É só chegar no sapatinho. Solta o Som DJ...

É como chover no molhado, mas em um momento onde a "noiva de um inimigo meu" quer criar um evento "Família" para combatê-lo, claro que é preciso citar o quão marginalizado o Funk é e em especial nos tempos atuais.

Há quem diga que não é música, que é pobre de letra, que só serve para fomentar o crime e o sexo; sinto informar, mas pensar assim é fazer questão de não enxergar os primórdios do Funk, com letras românticas, bem humoradas ou que dava voz àqueles que antes ninguém queria ouvir, a periferia e seus problemas sociais, o descaso por parte dos governantes de plantão, os excessos praticados por quem os deveria proteger; assim como o pedido por apenas poder ser feliz e andar tranquilamente na favela onde nasceu.

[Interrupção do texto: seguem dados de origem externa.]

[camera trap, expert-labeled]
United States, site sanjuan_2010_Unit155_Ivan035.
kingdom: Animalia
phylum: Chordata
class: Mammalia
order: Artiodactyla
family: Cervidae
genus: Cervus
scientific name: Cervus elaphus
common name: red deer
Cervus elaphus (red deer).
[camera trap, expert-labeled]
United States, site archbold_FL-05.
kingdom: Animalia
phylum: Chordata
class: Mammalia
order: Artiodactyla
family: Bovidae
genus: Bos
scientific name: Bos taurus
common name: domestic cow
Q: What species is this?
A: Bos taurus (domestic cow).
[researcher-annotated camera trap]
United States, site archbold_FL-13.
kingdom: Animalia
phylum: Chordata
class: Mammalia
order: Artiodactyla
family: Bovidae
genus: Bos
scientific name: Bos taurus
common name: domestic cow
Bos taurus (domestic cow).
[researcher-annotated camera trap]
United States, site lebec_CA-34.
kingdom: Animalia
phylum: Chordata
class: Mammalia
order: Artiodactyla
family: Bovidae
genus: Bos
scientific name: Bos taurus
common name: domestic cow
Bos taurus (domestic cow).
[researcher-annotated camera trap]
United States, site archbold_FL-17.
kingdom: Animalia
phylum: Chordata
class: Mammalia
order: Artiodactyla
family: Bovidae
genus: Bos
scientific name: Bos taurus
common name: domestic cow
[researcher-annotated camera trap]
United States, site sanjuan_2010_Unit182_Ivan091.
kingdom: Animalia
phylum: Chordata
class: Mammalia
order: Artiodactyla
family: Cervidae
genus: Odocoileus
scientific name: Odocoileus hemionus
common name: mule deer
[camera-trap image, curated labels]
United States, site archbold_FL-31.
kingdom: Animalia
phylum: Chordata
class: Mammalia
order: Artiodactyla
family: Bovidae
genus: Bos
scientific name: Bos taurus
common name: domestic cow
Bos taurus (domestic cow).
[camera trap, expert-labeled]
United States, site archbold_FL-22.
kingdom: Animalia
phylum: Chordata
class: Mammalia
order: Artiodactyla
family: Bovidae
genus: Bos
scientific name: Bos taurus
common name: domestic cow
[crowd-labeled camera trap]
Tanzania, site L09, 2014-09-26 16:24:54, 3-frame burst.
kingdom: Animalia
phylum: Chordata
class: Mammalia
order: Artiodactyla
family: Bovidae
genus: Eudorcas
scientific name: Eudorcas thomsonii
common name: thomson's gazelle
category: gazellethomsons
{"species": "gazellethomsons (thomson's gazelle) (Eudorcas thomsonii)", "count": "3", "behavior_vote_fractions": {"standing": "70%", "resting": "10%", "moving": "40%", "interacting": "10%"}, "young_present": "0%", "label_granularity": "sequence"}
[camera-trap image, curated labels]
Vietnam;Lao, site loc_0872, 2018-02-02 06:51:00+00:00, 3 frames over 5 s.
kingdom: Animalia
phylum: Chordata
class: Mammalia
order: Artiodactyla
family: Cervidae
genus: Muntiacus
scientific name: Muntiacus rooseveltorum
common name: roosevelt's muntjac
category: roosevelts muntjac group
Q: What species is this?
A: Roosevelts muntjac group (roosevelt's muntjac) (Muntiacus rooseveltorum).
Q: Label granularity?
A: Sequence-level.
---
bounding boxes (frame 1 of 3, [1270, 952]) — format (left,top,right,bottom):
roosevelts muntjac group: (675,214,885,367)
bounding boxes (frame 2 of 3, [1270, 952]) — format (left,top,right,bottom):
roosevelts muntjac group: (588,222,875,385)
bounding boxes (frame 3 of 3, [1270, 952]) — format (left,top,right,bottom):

Hoje a apropriação está aí, onde os poderosos do mercado da música, enxergando no Funk uma usina que produz grana em grandes proporções, abraçaram a causa, ao seu jeito e com seu "perfil de personagens"; que transitam no cenário internacional, tem contratos milionários, são aceitos e se tornaram formadores de opinião quando fazem publicidade para produtos ou serviços que todos consomem. A intenção não é desmerecer quem está na crista da onda, mas esse artigo, como de costume, vai voltar um pouco no tempo...

Rap, Montagens... É difícil estabelecer uma linha cronológica exata, como acontece em outros gêneros musicais; mas que bom! Isso já mostra o tamanho da ruptura que o movimento causou, onde influenciados pelo trabalho de gente como o DJ Marlboro, talvez o maior nome da história do Funk Carioca, jovens das comunidades se mobilizavam e se viam motivados a também cantar suas realidades, participavam de bailes locais, alguns acabavam sendo enxergados talvez com maior potencial pelas equipes de som e pronto! Portas abertas, oportunidade de expor sua arte, suas dores e suas rimas, indo em um sentido totalmente oposto aos formatos tradicionais, com seus artistas consagrados, em um mercado monopolizado, onde jamais se poderia imaginar um favelado adentrando as luxuosas sedes das gravadoras, usando bermudão, boné, camiseta e tênis.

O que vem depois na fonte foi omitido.